What is being asked:
Please put the records from the line with "3487 Desoto Road" to the line with "Elektryk mierzy prąd, sprawdzając", both included, into a JSON list of strings with one string per line and no blank lines. Leave out every other record.

Dataset records:

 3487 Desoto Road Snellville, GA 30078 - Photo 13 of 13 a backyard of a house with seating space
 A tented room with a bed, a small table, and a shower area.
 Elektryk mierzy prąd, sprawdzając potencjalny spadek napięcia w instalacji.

---

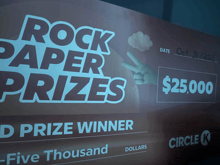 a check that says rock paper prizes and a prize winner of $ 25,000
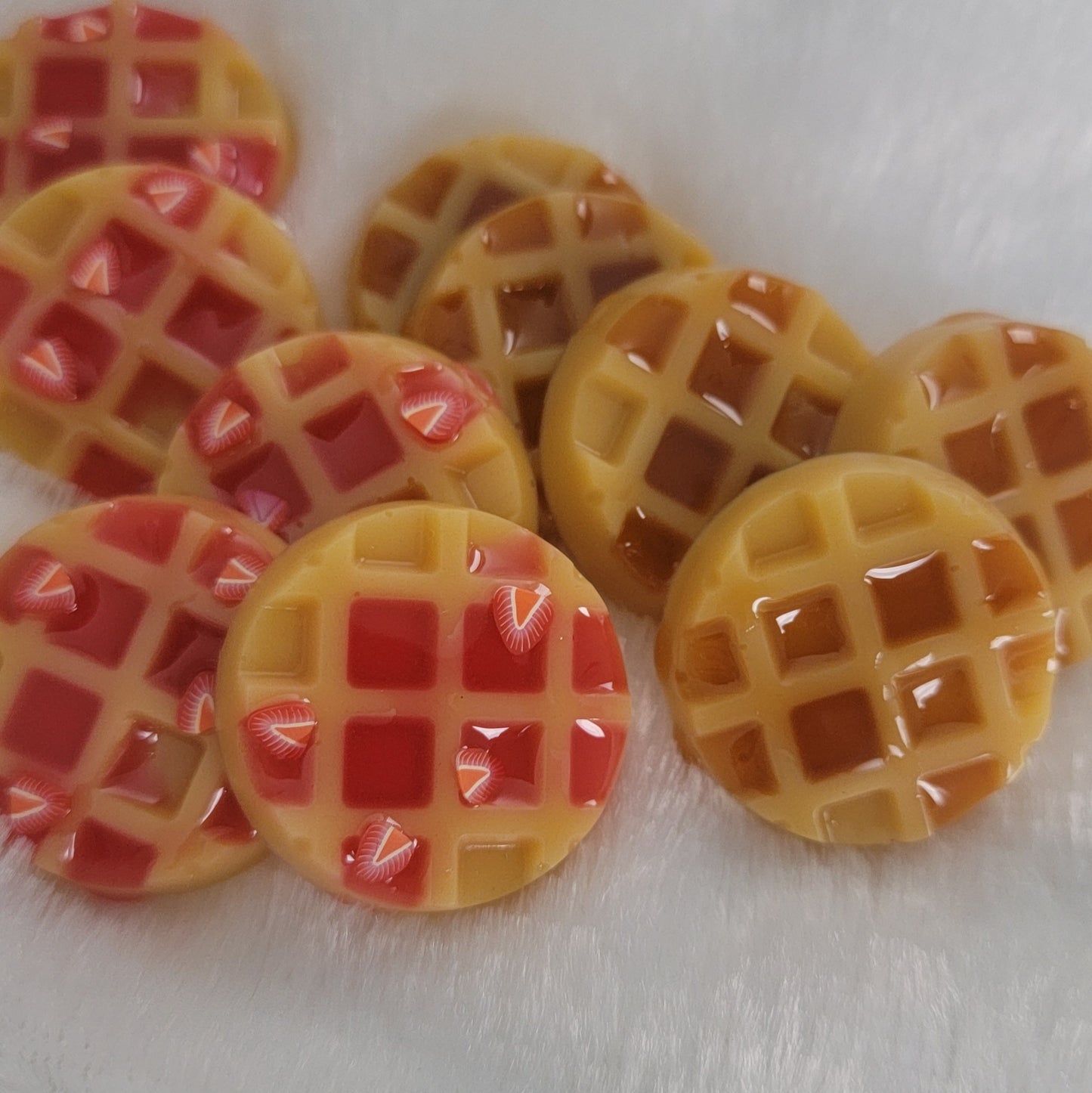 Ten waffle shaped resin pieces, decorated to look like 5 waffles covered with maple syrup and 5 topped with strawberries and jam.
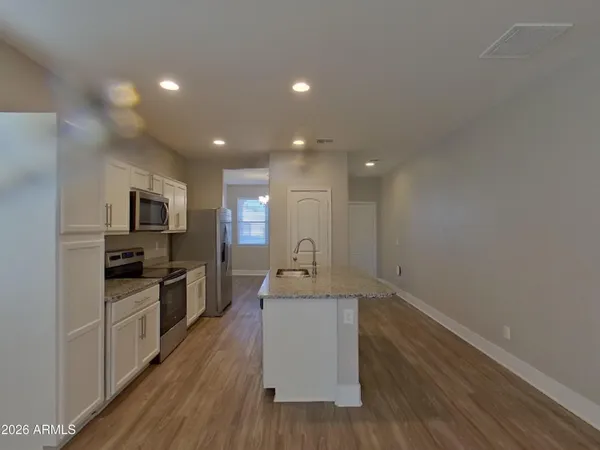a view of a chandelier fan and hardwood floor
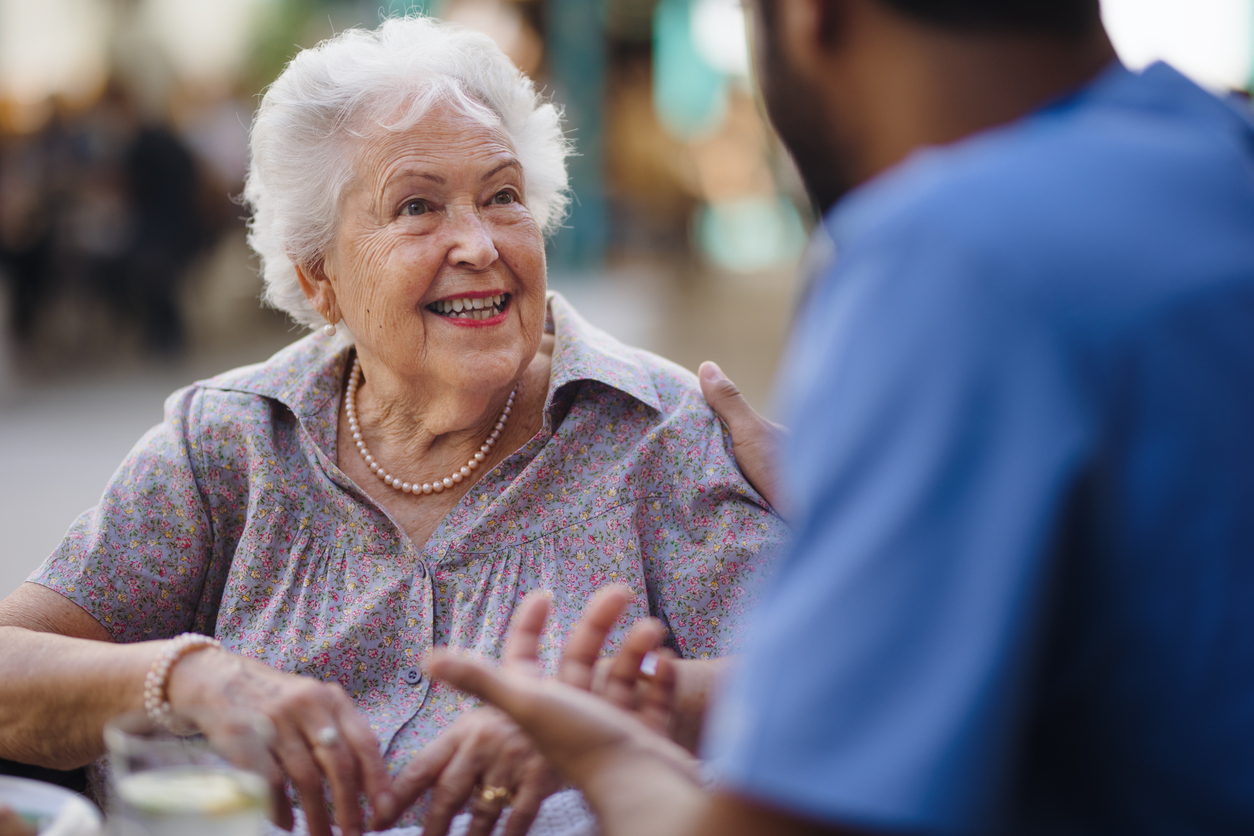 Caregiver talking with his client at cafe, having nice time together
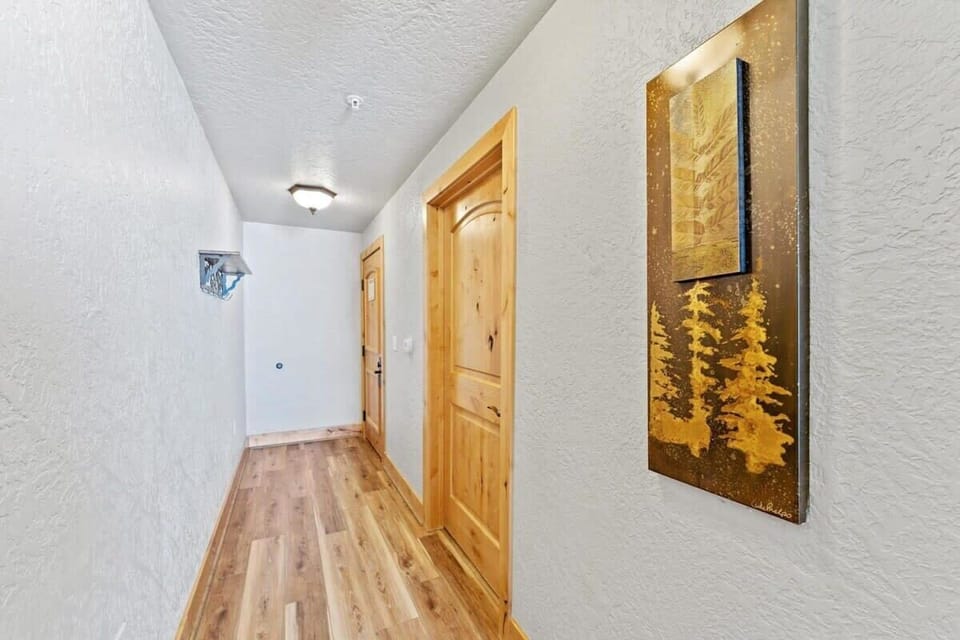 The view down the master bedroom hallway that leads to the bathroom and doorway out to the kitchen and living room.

* * *

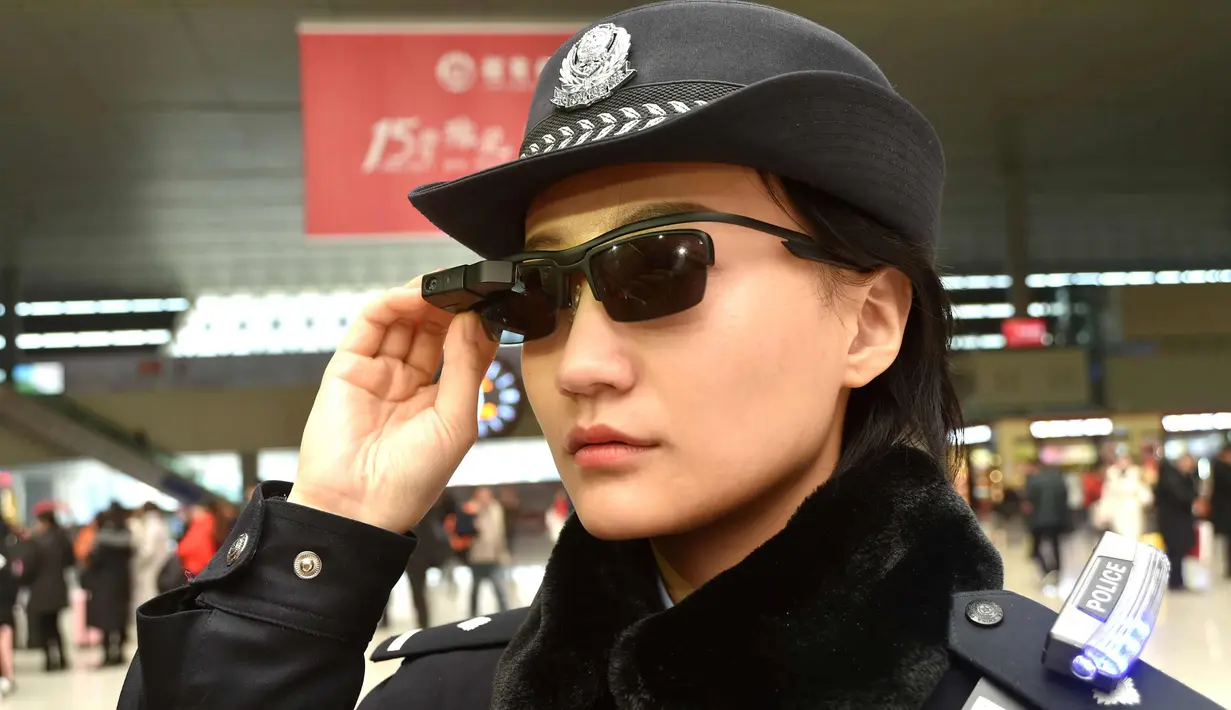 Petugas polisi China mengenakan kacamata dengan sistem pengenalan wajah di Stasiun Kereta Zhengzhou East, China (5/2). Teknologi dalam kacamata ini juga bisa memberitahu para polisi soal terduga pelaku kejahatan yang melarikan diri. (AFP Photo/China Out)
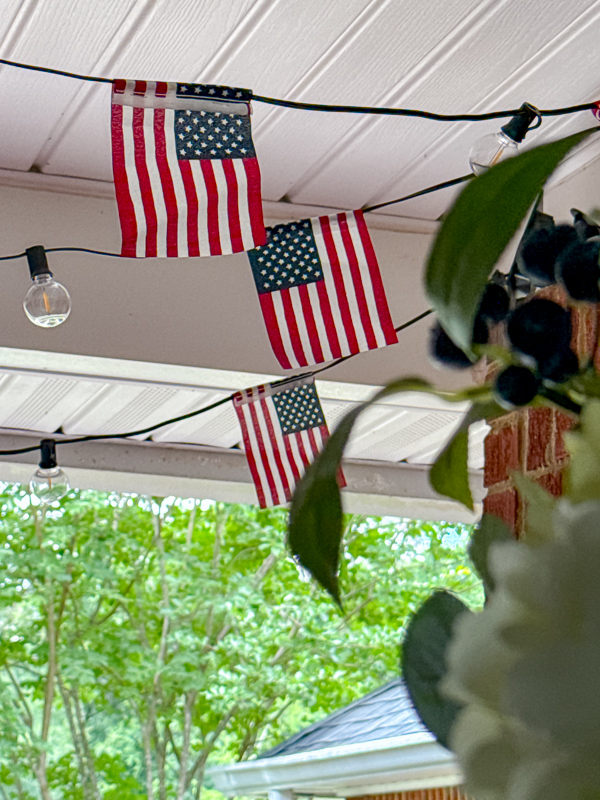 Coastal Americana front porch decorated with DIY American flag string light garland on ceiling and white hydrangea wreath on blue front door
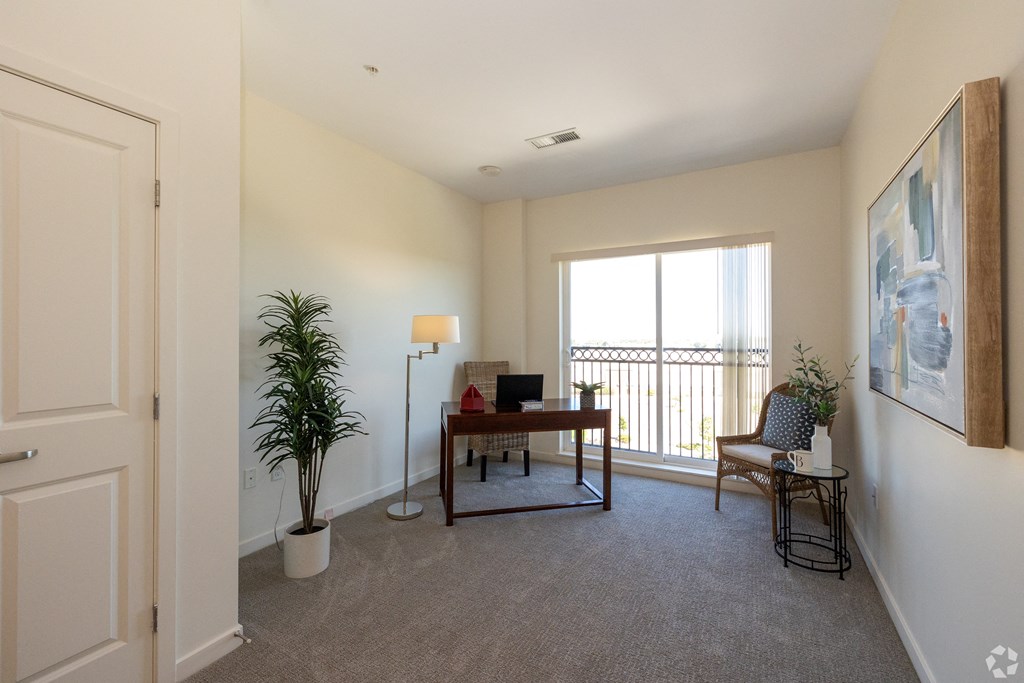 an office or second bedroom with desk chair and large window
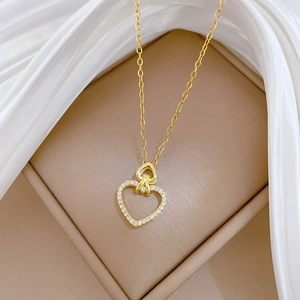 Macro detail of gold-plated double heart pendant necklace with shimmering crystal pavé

Answer box:
[
  " 3487 Desoto Road Snellville, GA 30078 - Photo 13 of 13 a backyard of a house with seating space",
  " A tented room with a bed, a small table, and a shower area.",
  " Elektryk mierzy prąd, sprawdzając potencjalny spadek napięcia w instalacji."
]